• **WORK TO BE COMPLETED**
Only the run of lines from the one containing "The image in" through the last line should be returned, exactly as written.

-- Start GIVEN DATA --

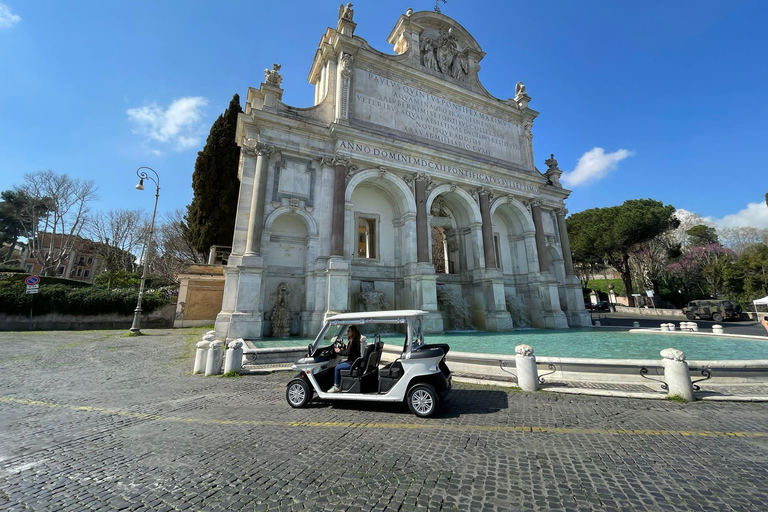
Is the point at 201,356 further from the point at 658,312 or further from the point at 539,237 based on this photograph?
the point at 658,312

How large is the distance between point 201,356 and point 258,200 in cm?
805

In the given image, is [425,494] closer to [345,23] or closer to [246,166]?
[246,166]

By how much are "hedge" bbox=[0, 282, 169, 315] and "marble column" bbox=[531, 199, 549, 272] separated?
27571mm

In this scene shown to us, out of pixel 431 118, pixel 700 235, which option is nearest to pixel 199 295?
pixel 431 118

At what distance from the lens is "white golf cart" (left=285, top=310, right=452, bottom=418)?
16.0ft

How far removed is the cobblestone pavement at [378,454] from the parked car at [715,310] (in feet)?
107

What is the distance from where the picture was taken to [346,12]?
1767cm

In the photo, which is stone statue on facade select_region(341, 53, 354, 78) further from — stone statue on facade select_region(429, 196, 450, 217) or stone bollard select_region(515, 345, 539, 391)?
stone bollard select_region(515, 345, 539, 391)

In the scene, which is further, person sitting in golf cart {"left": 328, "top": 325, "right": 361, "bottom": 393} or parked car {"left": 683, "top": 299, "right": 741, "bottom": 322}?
parked car {"left": 683, "top": 299, "right": 741, "bottom": 322}

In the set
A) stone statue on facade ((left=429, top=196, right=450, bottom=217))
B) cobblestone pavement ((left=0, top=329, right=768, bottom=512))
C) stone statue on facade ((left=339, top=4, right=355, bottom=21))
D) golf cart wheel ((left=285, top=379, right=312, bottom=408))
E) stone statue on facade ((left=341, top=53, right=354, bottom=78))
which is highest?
stone statue on facade ((left=339, top=4, right=355, bottom=21))

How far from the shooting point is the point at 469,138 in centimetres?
2152

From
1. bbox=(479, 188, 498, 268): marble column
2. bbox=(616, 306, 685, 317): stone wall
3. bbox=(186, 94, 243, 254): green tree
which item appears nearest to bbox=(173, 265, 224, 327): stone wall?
bbox=(186, 94, 243, 254): green tree

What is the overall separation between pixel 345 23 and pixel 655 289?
46.2 meters

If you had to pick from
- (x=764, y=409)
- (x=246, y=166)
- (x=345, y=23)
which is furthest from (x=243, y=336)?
(x=345, y=23)
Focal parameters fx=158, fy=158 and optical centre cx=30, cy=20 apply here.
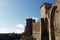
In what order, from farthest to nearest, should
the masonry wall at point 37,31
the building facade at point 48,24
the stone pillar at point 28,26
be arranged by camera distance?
1. the stone pillar at point 28,26
2. the masonry wall at point 37,31
3. the building facade at point 48,24

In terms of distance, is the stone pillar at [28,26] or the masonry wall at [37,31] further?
the stone pillar at [28,26]

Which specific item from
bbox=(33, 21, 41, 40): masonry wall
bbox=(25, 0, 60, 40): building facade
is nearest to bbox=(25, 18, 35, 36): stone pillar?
bbox=(25, 0, 60, 40): building facade

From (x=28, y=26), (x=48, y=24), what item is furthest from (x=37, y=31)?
(x=28, y=26)

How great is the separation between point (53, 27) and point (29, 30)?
923 centimetres

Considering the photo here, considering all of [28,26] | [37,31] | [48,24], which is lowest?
[37,31]

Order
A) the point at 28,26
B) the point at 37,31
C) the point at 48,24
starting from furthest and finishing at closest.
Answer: the point at 28,26 → the point at 37,31 → the point at 48,24

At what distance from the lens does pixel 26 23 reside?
79.2 feet

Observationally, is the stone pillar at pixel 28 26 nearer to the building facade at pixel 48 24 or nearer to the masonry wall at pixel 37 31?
the building facade at pixel 48 24

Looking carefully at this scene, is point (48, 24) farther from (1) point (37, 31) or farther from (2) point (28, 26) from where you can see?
(2) point (28, 26)

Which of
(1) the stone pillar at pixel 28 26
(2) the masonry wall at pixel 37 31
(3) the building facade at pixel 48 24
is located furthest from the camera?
(1) the stone pillar at pixel 28 26

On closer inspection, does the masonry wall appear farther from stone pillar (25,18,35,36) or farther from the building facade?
stone pillar (25,18,35,36)

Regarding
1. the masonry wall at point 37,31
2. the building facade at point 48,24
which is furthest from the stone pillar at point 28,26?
the masonry wall at point 37,31

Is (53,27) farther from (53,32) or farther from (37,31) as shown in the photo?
(37,31)


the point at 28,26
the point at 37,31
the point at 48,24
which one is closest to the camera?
the point at 48,24
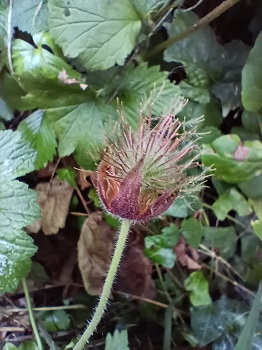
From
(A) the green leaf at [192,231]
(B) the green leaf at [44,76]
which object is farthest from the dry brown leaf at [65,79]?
(A) the green leaf at [192,231]

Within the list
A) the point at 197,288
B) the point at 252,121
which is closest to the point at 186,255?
the point at 197,288

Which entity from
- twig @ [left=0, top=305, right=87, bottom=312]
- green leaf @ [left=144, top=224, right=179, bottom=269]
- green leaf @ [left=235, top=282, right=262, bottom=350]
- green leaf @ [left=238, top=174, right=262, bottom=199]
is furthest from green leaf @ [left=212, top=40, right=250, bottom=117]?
twig @ [left=0, top=305, right=87, bottom=312]

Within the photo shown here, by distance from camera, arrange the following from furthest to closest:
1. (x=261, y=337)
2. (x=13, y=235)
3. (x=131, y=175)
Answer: (x=261, y=337)
(x=13, y=235)
(x=131, y=175)

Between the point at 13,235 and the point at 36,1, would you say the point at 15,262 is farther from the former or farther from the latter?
the point at 36,1

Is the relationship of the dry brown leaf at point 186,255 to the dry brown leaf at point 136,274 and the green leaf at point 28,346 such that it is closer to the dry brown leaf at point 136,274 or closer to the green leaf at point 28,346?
the dry brown leaf at point 136,274

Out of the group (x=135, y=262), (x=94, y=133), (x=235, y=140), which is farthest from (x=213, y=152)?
(x=135, y=262)

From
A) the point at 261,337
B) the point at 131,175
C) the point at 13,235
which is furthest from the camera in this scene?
the point at 261,337

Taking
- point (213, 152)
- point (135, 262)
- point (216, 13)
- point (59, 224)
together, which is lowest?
point (135, 262)
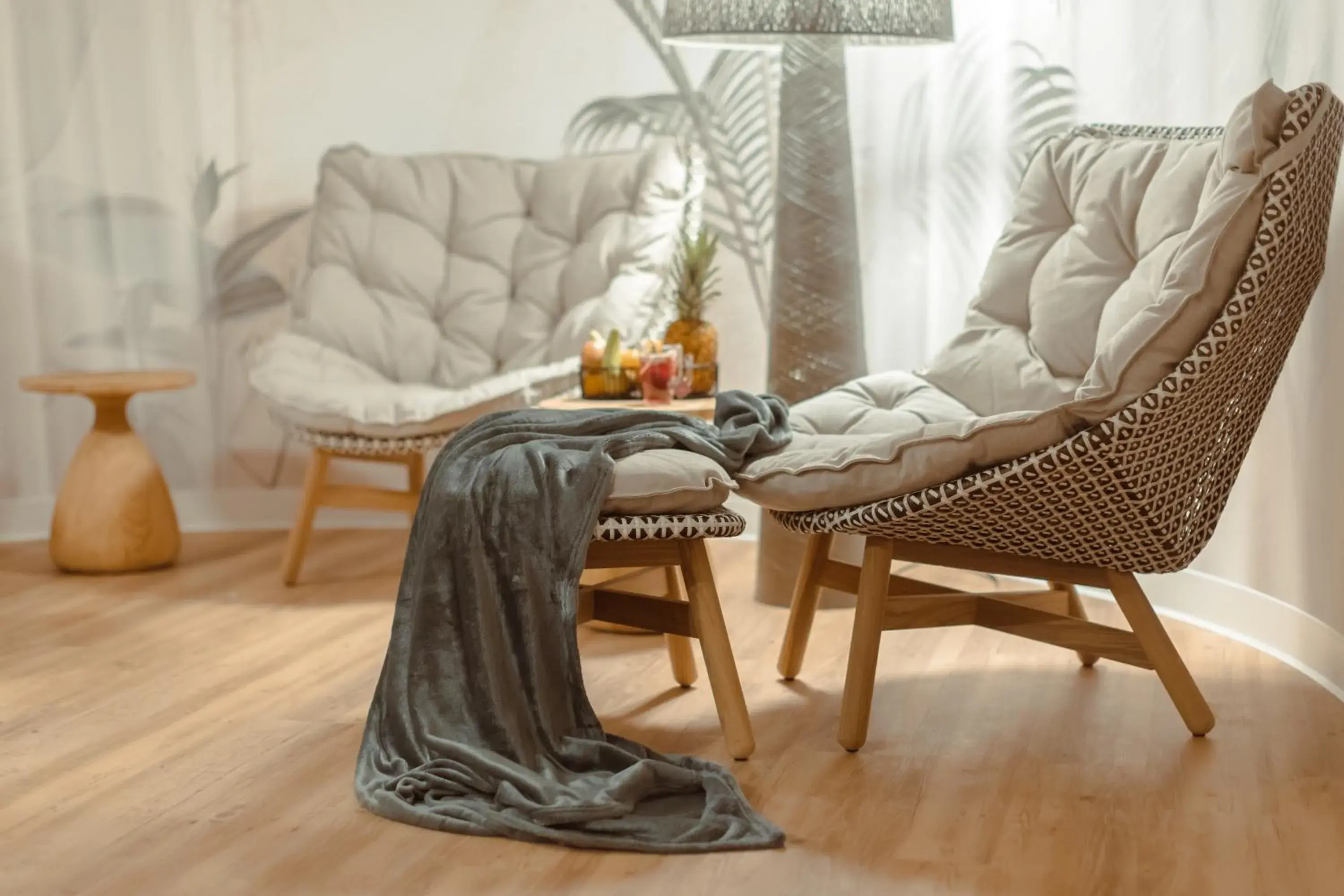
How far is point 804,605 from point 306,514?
52.4 inches

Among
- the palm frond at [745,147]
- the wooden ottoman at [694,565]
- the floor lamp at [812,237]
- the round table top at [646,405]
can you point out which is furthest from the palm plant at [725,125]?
the wooden ottoman at [694,565]

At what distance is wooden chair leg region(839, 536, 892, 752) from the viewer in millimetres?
2338

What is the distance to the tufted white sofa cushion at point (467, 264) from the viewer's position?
140 inches

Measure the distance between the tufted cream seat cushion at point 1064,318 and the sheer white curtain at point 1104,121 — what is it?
1.17 feet

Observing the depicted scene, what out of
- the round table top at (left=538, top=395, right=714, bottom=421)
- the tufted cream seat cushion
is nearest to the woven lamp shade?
the tufted cream seat cushion

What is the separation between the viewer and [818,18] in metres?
2.98

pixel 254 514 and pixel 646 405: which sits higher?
pixel 646 405

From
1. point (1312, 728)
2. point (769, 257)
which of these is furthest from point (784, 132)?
point (1312, 728)

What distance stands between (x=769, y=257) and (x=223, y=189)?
Answer: 4.74ft

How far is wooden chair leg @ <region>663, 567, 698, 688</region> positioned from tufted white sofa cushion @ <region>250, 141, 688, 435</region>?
3.08 ft

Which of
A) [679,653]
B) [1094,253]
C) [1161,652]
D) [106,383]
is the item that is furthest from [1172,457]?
[106,383]

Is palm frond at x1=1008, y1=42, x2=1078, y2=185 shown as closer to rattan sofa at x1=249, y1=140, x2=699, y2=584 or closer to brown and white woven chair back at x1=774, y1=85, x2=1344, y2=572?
rattan sofa at x1=249, y1=140, x2=699, y2=584

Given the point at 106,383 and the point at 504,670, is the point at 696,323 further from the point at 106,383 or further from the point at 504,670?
the point at 106,383

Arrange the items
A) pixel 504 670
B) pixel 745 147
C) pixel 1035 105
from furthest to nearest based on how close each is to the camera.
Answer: pixel 745 147, pixel 1035 105, pixel 504 670
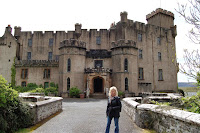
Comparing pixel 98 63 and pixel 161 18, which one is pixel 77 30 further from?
pixel 161 18

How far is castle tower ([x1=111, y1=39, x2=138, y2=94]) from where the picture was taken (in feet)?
80.7

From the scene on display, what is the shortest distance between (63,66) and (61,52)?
2288 mm

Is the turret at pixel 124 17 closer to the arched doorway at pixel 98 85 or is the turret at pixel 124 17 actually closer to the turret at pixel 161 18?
the turret at pixel 161 18

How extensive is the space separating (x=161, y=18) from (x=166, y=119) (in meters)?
33.5

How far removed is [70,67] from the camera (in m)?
24.4

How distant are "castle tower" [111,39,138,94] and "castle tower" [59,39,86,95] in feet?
17.3

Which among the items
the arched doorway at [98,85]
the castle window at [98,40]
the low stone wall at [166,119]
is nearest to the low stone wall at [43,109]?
the low stone wall at [166,119]

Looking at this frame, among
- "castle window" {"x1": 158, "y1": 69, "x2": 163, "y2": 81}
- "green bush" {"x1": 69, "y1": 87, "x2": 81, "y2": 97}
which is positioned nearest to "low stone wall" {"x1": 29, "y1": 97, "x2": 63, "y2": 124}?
"green bush" {"x1": 69, "y1": 87, "x2": 81, "y2": 97}

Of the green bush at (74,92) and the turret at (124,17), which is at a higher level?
the turret at (124,17)

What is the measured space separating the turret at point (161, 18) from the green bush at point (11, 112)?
111 ft

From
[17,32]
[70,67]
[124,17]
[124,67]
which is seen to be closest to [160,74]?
[124,67]

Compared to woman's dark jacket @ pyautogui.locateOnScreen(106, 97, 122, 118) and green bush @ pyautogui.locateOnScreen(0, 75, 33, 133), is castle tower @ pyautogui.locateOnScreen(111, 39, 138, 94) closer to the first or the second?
green bush @ pyautogui.locateOnScreen(0, 75, 33, 133)

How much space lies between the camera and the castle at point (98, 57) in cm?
2467

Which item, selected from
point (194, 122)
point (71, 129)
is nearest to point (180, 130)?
point (194, 122)
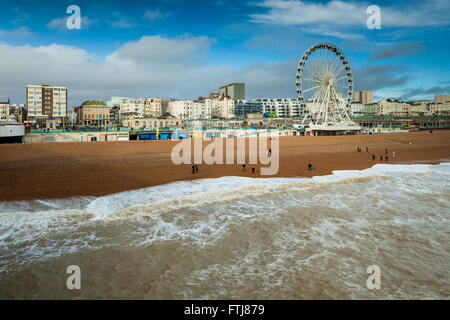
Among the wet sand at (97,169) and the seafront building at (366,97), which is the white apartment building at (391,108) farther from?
the wet sand at (97,169)

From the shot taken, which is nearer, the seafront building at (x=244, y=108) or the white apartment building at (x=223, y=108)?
the white apartment building at (x=223, y=108)

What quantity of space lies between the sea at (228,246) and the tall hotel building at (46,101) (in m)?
85.5

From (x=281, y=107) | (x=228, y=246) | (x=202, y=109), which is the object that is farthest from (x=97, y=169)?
(x=281, y=107)

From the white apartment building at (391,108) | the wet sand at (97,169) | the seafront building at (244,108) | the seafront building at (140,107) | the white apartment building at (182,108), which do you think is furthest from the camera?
the white apartment building at (391,108)

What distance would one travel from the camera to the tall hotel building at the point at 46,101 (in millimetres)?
81375

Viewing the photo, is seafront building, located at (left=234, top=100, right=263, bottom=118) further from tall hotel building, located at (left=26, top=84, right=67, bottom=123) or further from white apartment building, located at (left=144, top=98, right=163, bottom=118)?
tall hotel building, located at (left=26, top=84, right=67, bottom=123)

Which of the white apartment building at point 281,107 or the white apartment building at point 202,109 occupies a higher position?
the white apartment building at point 281,107

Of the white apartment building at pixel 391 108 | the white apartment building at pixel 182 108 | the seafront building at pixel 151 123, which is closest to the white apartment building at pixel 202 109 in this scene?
the white apartment building at pixel 182 108

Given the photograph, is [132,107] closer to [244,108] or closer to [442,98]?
[244,108]

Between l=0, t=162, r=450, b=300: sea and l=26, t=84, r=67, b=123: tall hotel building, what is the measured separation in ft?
281

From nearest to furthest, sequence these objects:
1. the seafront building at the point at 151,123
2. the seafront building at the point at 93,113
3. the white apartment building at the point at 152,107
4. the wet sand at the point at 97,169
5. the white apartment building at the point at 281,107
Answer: the wet sand at the point at 97,169 → the seafront building at the point at 151,123 → the seafront building at the point at 93,113 → the white apartment building at the point at 152,107 → the white apartment building at the point at 281,107
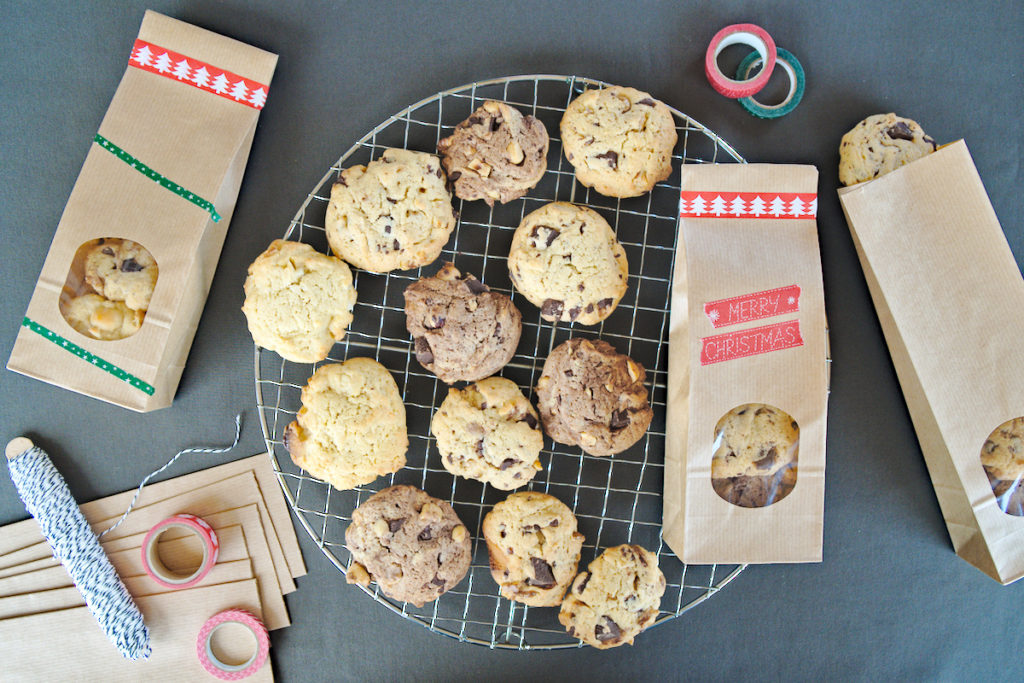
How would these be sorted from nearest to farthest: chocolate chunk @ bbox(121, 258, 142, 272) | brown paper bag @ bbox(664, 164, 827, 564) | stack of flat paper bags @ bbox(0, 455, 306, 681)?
brown paper bag @ bbox(664, 164, 827, 564) < chocolate chunk @ bbox(121, 258, 142, 272) < stack of flat paper bags @ bbox(0, 455, 306, 681)

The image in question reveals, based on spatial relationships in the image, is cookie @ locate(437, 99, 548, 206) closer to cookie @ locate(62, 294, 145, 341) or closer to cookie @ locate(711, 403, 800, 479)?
cookie @ locate(711, 403, 800, 479)

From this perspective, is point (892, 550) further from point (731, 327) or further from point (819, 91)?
Answer: point (819, 91)

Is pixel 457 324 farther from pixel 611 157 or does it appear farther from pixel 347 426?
pixel 611 157

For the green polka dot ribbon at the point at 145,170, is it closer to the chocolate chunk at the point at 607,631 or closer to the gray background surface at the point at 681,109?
the gray background surface at the point at 681,109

-- End GIVEN DATA --

• **FINAL ANSWER**
The image in question reveals, based on spatial relationships in the image, is cookie @ locate(437, 99, 548, 206) closer to cookie @ locate(62, 294, 145, 341) or closer to cookie @ locate(711, 403, 800, 479)?
cookie @ locate(711, 403, 800, 479)

From this perspective, is point (892, 550) further from point (731, 327) or further from point (819, 91)?
Answer: point (819, 91)

Is pixel 457 324 farther from pixel 611 157 or does it appear farther from pixel 347 426?
pixel 611 157

For the green polka dot ribbon at the point at 145,170, is it closer to the chocolate chunk at the point at 607,631 or closer to the gray background surface at the point at 681,109?
the gray background surface at the point at 681,109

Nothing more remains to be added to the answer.